Citi / scaler

Efficient, lightweight and reliable distributed computation engine
Apache License 2.0
12 stars 4 forks source link

Scheduler incorrectly returns a task not found error #45

Open rafa-be opened 1 week ago

rafa-be commented 1 week ago

When a client immediately cancels a task it just submitted, the scheduler will sometimes return a TaskStatus.NotFound message, and log a error message such as:

[EROR]2024-11-20 22:47:58+0100: cannot find task_id=1ad3d9caa78911ef99be965046454255 in task workers

How to reproduce

The bug will systematically occur if the scheduler does not have any worker registered. It can also occur with registered workers, but with a lower probability.

with Client("tcp://127.0.0.1:60338") as client:
    client.submit(math.sqrt, 16).cancel()

Cause

The bug is in the implementation of the scheduler's task manager routine:

https://github.com/Citi/scaler/blob/f4b4daaa9aac218f710cb03ea7fd09fdd67660d7/scaler/scheduler/task_manager.py#L55-L67

The scheduler maintains two collections for tasks, _unassigned and _running.

As the assign_task_to_worker() might be blocking (if there is no worker), or yield to another async task, there is a possibility that the task being scheduled is removed from _unassigned but not yet added to _running. A TaskCancel message will thus raise a task not found error as the task is in neither of these collections.

Possible fix

Adding the task to _running before assigning it to a worker does not work, as it breaks task cancellation: the scheduler does not know to which worker to route the TaskCancel message.

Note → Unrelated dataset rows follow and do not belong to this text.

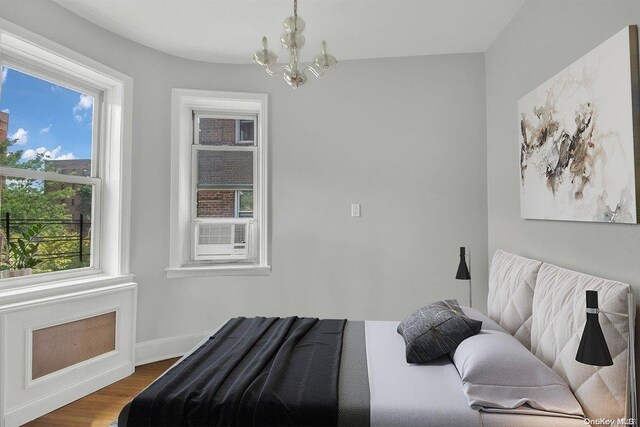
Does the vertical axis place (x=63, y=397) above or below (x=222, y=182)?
below

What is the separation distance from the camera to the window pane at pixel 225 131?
11.7 ft

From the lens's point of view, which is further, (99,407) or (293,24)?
(99,407)

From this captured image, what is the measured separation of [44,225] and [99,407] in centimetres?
132

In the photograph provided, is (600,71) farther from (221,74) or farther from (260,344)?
(221,74)

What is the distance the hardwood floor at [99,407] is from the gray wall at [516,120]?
9.49 feet

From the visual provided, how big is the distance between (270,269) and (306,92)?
171cm

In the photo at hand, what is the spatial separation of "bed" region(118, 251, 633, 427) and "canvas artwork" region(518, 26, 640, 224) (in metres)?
0.35

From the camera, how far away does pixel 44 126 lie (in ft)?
8.66

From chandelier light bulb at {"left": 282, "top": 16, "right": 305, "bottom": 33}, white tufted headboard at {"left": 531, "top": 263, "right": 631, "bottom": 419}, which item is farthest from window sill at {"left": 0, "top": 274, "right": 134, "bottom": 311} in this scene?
white tufted headboard at {"left": 531, "top": 263, "right": 631, "bottom": 419}

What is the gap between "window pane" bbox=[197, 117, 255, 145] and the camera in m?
3.55

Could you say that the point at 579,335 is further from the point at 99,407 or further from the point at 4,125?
the point at 4,125

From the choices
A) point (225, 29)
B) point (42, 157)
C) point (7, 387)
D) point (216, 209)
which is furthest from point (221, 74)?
point (7, 387)

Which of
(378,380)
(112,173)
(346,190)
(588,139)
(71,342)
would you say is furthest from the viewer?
(346,190)

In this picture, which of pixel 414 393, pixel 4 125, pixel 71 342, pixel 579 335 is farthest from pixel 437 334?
pixel 4 125
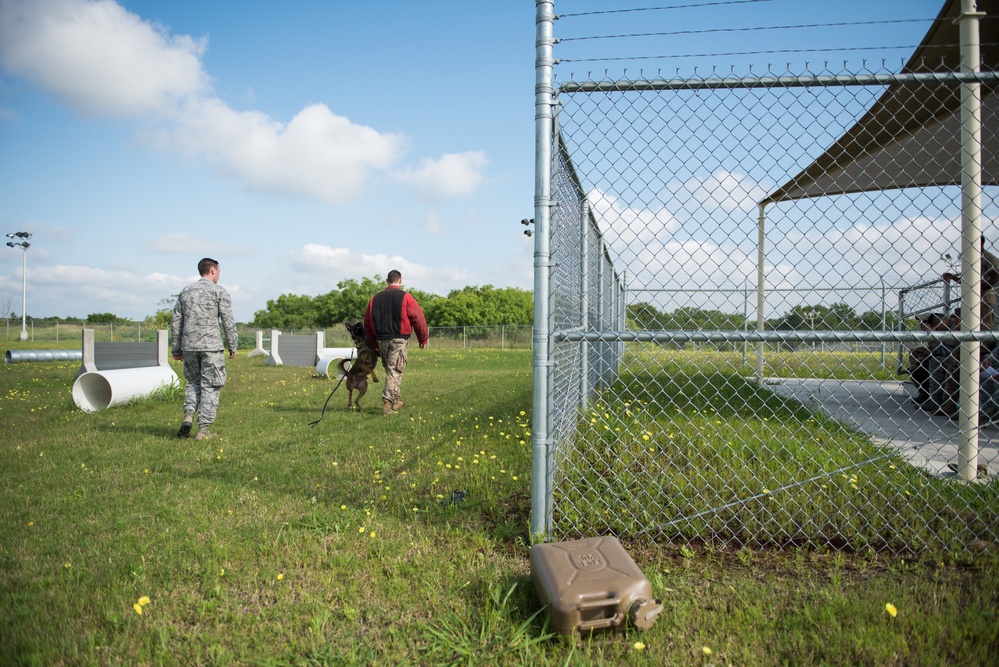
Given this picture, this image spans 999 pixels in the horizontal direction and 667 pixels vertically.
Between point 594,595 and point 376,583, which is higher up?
point 594,595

Instead, the scheduler could in this order:

  1. acquire an available worker;
  2. wait on the task queue for the next task;
  3. immediately add the task to _running;
  4. send the Task object to the acquired worker.

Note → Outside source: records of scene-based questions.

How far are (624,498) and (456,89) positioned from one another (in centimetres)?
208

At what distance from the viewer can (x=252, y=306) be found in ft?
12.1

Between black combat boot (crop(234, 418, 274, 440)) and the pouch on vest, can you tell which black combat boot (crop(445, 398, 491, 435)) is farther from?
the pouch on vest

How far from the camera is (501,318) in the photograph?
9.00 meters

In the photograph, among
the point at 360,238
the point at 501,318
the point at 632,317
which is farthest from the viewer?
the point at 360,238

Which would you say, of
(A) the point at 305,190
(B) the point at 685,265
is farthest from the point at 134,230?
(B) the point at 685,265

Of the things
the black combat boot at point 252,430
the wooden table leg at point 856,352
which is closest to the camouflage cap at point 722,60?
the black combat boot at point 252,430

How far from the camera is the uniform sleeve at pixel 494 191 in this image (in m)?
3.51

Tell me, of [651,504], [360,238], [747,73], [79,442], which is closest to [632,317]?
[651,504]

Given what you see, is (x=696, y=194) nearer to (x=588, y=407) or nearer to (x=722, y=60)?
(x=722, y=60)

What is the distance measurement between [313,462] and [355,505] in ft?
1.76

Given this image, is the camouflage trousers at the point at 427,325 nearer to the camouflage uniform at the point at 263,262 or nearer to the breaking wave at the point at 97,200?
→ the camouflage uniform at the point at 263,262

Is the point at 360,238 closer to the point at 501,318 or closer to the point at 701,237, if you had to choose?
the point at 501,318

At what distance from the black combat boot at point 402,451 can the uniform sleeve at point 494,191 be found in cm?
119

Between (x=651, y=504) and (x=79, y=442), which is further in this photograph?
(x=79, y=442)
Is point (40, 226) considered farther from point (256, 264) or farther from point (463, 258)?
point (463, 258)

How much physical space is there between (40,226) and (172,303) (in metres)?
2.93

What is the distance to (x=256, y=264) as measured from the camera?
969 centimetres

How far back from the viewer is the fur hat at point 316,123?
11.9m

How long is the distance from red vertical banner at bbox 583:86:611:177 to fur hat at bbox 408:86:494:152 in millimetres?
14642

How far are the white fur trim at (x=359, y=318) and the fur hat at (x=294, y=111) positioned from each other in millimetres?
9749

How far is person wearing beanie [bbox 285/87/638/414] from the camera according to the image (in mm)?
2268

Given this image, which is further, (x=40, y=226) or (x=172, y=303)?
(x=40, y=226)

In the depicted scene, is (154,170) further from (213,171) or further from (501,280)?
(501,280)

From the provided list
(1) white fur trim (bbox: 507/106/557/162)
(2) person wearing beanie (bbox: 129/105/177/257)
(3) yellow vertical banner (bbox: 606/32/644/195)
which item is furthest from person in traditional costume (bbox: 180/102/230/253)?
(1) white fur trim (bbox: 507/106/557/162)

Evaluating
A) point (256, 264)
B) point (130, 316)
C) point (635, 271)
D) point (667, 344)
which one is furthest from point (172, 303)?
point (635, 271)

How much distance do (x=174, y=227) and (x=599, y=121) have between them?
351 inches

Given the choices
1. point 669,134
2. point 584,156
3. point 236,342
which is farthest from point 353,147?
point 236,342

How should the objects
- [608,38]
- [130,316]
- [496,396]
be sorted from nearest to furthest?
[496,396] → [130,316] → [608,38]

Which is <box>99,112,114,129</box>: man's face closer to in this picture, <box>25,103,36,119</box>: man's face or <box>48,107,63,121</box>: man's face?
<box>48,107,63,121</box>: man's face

This requires some refactoring of the scheduler.

rafa-be commented 4 days ago

The problem is due to the scheduler waiting on two blocking queues: the task queue and the worker queue.

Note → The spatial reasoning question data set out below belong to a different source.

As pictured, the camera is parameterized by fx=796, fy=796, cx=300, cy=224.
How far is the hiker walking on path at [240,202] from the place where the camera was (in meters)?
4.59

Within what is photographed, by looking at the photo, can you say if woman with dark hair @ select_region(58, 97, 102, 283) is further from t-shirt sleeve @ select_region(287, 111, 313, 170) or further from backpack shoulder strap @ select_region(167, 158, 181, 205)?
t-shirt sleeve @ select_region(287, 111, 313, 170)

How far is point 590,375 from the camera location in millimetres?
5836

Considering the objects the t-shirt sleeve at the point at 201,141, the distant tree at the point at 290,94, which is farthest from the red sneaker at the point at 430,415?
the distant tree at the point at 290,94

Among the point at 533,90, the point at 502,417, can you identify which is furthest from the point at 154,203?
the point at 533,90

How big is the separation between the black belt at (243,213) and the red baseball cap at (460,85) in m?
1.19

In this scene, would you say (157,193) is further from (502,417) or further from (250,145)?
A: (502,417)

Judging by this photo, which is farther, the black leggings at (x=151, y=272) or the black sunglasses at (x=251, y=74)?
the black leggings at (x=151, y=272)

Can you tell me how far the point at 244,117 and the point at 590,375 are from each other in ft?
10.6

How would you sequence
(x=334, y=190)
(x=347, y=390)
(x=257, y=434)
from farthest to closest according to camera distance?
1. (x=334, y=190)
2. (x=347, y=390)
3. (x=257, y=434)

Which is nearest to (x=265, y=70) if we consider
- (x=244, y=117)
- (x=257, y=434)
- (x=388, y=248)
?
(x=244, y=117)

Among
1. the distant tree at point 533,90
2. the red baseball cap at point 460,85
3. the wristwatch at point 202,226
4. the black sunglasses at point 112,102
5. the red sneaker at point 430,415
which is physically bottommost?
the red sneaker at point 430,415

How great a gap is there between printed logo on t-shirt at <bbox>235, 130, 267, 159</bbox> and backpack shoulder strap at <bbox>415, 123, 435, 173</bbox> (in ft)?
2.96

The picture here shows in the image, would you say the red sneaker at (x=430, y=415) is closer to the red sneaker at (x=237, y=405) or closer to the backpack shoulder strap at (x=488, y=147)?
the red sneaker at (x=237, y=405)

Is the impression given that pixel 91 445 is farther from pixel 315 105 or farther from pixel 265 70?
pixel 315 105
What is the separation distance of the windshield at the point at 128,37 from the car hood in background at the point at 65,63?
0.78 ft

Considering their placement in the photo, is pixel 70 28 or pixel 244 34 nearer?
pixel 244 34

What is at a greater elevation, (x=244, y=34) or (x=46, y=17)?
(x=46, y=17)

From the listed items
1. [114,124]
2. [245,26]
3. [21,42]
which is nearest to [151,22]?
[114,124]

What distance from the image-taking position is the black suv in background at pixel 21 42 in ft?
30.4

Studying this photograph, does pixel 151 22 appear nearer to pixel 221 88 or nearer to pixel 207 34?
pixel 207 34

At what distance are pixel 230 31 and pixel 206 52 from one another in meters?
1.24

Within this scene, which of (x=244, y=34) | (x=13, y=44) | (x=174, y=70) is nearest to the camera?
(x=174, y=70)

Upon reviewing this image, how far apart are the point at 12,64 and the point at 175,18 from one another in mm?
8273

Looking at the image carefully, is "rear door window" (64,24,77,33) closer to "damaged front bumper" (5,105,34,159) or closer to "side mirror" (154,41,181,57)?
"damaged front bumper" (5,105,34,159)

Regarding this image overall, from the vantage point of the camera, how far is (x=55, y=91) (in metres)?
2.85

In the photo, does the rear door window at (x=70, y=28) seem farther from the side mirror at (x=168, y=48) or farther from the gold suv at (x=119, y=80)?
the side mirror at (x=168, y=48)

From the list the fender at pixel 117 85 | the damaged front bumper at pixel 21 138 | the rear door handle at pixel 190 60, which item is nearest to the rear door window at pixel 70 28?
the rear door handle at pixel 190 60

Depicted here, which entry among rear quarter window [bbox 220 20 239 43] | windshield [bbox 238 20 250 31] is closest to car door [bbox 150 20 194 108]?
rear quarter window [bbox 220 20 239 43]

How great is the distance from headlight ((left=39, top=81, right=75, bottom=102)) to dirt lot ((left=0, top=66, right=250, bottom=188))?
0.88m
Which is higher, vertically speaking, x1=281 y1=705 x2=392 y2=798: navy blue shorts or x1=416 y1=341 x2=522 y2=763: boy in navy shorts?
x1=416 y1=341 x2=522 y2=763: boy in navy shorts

@sharpener6 As I said, I'd like to make the worker queue non-blocking while implementing task tagging (#32). This will remove this bug, and will simplify task scheduling.

This requires a small behavior change: when no worker is connected to the scheduler, the client will receive a TaskStatus.NoWorker error, while currently the task is queued until a worker connects.